Parameters:: path (str | Path)
Return type:: Dataset

classmethod from_path(path: str | Path, ratios: list[float] | None = None) → Dataset[source]

Create a dataset from a single triples factory by splitting it in 3.

Parameters:

path (str | Path)
ratios (list[float] | None)

Return type:

Dataset

static from_tf(tf: TriplesFactory, ratios: list[float] | None = None) → Dataset[source]

Create a dataset from a single triples factory by splitting it in 3.

Parameters:

tf (TriplesFactory)
ratios (list[float] | None)

Return type:

Dataset

get_normalized_name() → str[source]

Get the normalized name of the dataset.

Return type:: str

iter_extra_repr() → Iterable[str][source]

Yield extra entries for the instance’s string representation.

Return type:: Iterable[str]

remix(random_state: None | int | Generator = None, **kwargs) → Dataset[source]

Remix a dataset using pykeen.triples.remix.remix().

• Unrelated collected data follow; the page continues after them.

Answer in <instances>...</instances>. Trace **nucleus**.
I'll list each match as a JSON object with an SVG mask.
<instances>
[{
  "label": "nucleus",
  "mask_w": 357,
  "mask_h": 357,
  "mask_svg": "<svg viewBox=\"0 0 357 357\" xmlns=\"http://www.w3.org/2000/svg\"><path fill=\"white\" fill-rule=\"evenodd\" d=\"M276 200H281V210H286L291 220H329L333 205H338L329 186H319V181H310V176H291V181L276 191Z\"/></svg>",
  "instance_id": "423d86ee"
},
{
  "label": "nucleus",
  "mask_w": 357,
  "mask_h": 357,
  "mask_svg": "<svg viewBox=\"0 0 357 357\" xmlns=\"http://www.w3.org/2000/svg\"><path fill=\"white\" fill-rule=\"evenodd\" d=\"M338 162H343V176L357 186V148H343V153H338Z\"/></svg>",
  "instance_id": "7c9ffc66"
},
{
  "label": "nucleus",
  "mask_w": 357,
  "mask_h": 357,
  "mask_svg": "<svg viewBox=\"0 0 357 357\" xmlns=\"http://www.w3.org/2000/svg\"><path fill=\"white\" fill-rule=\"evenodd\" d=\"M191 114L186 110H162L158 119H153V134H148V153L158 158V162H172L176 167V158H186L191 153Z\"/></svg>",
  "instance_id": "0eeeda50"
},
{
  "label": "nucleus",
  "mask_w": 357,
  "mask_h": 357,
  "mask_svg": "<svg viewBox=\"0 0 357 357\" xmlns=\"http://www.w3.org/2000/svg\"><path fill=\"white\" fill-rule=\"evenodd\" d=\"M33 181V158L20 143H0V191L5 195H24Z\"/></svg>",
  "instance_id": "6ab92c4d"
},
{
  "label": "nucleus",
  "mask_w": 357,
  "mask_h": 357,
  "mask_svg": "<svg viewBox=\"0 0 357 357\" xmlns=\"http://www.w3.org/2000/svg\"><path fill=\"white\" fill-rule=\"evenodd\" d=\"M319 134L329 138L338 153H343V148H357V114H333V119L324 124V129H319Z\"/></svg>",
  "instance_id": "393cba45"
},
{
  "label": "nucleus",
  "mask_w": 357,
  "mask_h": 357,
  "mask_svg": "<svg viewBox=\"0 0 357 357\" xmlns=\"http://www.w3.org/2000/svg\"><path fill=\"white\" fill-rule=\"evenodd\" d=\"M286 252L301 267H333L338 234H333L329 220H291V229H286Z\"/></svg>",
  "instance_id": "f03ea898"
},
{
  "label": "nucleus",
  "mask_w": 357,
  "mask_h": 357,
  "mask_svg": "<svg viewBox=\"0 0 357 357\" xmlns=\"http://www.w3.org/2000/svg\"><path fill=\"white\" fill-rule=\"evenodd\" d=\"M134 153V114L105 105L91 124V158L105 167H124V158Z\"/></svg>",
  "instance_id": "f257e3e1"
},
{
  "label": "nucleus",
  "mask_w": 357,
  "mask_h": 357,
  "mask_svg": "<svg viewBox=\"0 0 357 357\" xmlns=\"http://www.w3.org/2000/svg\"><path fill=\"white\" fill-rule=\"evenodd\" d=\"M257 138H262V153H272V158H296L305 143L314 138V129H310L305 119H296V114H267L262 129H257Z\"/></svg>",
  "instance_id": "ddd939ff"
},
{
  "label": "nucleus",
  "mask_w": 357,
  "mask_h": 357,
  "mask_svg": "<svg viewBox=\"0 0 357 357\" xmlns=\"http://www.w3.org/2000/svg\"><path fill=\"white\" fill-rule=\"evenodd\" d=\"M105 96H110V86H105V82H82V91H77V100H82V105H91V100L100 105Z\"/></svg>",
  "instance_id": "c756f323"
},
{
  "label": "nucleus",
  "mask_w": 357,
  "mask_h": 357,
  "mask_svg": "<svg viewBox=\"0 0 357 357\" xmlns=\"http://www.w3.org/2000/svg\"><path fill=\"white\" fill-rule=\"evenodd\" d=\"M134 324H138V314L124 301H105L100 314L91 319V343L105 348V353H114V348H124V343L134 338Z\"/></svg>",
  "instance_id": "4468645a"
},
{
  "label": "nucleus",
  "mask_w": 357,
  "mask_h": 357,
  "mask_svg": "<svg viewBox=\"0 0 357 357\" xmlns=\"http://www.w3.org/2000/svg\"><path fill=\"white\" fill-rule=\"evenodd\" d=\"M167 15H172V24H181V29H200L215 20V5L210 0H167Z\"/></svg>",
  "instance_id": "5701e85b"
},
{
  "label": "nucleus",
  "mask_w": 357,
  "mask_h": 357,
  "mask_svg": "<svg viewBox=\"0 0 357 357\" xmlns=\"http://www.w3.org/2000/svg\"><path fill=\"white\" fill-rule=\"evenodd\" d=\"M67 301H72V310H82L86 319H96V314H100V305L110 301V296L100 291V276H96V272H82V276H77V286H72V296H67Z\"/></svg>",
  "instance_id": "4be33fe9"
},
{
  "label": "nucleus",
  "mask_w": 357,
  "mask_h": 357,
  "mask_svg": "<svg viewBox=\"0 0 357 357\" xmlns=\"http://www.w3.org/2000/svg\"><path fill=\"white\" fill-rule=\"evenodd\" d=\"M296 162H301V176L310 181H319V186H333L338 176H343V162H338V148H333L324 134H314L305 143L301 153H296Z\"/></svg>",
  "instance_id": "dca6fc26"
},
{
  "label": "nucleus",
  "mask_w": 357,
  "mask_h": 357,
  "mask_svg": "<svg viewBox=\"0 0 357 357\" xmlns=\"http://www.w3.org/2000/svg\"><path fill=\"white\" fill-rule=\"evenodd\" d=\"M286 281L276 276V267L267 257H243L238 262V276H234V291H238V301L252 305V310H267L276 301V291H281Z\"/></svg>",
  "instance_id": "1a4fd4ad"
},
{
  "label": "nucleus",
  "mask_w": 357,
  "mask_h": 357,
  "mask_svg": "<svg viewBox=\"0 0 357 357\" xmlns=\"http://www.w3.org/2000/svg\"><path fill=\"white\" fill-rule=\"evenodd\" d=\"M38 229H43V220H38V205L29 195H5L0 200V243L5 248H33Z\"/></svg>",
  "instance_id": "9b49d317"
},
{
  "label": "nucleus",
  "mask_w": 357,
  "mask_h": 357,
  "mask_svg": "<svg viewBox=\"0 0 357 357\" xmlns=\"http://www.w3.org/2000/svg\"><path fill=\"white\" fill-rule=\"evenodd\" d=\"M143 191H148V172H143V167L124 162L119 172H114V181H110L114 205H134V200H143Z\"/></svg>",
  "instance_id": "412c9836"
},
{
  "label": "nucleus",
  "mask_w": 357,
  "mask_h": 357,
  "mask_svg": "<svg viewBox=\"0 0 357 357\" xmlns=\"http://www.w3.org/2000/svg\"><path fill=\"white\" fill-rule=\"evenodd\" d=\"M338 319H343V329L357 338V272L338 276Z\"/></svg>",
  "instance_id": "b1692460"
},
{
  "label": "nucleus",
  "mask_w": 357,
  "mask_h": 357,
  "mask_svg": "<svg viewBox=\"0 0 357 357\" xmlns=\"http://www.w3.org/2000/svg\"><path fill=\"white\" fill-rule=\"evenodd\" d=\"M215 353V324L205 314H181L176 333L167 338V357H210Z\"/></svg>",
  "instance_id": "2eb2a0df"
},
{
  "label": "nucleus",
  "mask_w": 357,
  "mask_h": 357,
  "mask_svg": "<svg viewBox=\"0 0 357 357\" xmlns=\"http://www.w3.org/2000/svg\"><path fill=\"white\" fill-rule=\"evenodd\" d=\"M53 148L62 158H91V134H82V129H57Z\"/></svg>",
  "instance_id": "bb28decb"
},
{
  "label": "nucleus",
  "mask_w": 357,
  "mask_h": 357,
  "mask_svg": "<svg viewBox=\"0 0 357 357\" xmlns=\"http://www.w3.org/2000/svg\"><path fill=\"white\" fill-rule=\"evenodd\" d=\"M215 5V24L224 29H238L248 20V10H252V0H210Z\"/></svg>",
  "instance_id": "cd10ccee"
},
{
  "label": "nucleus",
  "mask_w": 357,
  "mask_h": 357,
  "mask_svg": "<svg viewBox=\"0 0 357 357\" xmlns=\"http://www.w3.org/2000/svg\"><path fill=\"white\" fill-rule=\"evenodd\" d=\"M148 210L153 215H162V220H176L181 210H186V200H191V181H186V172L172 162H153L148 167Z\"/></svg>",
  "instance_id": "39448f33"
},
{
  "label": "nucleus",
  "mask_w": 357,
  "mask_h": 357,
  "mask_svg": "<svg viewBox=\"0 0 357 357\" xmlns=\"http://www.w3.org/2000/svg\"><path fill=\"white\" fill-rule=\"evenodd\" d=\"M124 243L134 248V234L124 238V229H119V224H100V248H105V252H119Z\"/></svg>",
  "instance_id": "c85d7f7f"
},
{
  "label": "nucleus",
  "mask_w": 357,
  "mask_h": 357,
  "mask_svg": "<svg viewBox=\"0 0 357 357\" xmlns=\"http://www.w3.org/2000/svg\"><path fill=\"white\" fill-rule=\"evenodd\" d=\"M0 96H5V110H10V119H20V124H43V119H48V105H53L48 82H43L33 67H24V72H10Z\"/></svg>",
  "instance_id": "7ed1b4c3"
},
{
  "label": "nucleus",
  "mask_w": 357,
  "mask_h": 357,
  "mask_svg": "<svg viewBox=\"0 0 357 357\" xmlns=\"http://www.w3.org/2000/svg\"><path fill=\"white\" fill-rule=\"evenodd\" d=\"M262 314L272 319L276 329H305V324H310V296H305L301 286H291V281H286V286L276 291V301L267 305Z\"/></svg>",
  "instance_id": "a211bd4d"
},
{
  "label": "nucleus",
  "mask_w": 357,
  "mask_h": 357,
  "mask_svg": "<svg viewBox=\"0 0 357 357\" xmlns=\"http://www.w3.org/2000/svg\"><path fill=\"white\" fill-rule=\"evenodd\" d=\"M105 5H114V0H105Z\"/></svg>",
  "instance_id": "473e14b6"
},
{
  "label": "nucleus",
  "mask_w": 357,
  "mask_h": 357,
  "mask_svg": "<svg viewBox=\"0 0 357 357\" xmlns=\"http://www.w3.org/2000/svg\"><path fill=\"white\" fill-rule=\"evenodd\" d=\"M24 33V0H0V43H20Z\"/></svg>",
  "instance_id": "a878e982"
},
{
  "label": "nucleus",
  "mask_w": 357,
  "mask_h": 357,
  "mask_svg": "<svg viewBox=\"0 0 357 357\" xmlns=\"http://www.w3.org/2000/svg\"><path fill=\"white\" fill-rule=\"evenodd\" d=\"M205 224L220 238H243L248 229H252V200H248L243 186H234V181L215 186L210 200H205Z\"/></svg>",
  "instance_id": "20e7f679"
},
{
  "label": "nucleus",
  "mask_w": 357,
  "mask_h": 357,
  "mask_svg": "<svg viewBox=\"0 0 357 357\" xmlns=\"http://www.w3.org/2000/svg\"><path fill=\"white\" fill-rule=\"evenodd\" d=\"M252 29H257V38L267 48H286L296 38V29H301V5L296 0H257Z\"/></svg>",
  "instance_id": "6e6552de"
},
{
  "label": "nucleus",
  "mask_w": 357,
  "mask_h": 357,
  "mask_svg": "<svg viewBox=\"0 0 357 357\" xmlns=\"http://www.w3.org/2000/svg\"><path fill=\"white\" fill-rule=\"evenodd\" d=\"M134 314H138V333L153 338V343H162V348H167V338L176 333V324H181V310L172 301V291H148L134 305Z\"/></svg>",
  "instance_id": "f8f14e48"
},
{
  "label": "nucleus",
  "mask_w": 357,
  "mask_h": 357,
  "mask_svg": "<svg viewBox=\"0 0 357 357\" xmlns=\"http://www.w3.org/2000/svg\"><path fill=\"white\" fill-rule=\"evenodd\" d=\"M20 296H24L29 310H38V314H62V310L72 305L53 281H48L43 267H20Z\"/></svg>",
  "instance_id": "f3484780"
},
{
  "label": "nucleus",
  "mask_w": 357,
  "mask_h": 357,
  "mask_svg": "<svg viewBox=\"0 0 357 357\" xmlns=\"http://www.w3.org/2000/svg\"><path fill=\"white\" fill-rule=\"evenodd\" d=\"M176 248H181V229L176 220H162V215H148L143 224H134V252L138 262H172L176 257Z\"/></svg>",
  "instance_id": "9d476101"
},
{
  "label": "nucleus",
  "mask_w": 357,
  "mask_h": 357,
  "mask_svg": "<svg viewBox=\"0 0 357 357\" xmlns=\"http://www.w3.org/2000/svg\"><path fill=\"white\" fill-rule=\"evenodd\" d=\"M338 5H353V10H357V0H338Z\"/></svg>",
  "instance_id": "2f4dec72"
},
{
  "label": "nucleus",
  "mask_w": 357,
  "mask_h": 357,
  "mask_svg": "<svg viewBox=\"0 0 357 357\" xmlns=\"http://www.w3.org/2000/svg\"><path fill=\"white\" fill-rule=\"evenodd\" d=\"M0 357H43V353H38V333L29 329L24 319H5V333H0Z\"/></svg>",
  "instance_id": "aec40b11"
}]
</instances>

Parameters:: random_state (None | int | Generator)
Return type:: Dataset

Restrict a dataset to the given entities/relations.

Example:

>>> from pykeen.datasets import get_dataset
>>> full_dataset = get_dataset(dataset="nations")
>>> restricted_dataset = dataset.restrict(entities={"burma", "china", "india", "indonesia"})

Parameters:

entities (None | Collection[int] | Collection[str]) – The entities to keep (or discard, cf. invert_entity_selection). None corresponds to selecting all entities (but is handled more efficiently).
relations (None | Collection[int] | Collection[str]) – The relations to keep (or discard, cf. invert_relation_selection). None corresponds to selecting all relations (but is handled more efficiently).
invert_entity_selection (bool) – Whether to invert the entity selection, i.e., discard the selected entities rather than all remaining ones.
invert_relation_selection (bool) – Whether to invert the relation selection, i.e., discard the selected relations rather than all remaining ones.

Returns:

a new dataset with different entity and relation mappins and a restricted set of triples.

Return type:

EagerDataset | Self

Warning

This is different to pykeen.triples.triples_factory.CoreTriplesFactory.new_with_restriction() as it does modify the label to id mapping.

similarity(other: Dataset, metric: str | None = None) → float[source]

Compute the similarity between two shuffles of the same dataset.

Parameters:

other (Dataset) – The other shuffling of the dataset
metric (str | None) – The metric to use. Defaults to tanimoto.

Returns:

A float of the similarity

Return type:

float